Select every line below containing the word "javascript".

======== Task inputs

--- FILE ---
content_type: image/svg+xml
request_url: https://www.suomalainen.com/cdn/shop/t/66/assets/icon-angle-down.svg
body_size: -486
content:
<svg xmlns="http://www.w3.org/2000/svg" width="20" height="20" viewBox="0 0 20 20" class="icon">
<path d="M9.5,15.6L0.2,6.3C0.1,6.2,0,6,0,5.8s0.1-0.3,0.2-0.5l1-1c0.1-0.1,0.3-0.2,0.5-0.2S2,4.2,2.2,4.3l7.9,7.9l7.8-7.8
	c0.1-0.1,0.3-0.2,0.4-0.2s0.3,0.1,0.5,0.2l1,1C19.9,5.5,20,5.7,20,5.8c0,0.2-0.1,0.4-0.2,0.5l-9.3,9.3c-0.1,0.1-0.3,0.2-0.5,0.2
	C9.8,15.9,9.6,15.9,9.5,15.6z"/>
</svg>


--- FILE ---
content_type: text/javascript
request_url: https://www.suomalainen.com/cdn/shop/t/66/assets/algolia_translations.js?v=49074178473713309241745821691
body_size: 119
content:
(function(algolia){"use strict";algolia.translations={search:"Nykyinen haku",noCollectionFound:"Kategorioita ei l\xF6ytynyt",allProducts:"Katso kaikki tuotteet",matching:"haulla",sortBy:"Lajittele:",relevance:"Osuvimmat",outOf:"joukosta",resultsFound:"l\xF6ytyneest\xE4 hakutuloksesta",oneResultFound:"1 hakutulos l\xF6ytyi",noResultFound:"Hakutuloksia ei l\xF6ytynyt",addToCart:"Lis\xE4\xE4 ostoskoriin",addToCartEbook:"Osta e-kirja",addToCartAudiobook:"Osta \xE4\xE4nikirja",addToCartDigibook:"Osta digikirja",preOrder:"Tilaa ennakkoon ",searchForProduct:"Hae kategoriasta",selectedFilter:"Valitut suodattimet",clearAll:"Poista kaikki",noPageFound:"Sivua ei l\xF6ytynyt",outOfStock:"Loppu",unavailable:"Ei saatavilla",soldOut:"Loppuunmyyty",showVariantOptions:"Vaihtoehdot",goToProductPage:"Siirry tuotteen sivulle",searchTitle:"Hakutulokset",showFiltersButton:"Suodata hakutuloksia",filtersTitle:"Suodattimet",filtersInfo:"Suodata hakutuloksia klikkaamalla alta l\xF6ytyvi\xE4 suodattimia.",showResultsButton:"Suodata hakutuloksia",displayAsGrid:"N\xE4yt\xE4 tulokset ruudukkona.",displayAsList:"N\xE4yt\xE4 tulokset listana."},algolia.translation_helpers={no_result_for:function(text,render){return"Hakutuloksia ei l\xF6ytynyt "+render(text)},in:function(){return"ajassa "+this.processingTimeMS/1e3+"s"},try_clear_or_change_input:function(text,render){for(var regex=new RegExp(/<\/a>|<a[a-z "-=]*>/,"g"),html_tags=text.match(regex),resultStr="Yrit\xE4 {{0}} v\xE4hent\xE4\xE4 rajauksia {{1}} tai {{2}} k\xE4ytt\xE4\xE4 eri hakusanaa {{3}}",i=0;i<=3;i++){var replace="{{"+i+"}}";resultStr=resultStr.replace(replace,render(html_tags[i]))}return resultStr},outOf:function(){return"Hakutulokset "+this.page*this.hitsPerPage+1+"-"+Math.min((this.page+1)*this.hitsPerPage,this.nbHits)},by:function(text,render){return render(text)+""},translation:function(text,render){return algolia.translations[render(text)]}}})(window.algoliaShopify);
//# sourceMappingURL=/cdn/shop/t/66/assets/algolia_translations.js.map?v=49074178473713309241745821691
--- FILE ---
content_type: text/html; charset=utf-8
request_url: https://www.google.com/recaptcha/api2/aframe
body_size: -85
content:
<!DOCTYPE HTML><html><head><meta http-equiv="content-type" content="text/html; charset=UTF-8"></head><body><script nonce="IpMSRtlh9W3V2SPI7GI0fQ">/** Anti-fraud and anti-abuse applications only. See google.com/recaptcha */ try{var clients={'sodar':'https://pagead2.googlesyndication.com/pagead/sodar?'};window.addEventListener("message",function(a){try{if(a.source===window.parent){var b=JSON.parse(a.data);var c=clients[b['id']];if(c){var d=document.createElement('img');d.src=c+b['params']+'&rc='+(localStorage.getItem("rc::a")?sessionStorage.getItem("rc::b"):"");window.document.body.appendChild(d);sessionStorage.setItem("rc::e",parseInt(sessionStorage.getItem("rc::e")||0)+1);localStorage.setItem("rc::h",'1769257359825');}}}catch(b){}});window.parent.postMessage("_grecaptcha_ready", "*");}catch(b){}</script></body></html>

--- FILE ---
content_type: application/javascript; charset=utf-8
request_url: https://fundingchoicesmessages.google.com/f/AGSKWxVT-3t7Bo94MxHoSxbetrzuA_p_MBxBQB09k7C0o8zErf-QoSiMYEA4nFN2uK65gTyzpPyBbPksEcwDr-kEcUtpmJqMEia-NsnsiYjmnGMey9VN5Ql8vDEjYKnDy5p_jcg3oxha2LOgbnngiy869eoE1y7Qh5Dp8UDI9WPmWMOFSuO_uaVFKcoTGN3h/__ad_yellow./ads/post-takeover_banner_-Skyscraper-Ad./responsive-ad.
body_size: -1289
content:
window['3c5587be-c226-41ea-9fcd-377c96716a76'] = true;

================

• [Written solution]
content_type: text/javascript
content_type: application/javascript; charset=utf-8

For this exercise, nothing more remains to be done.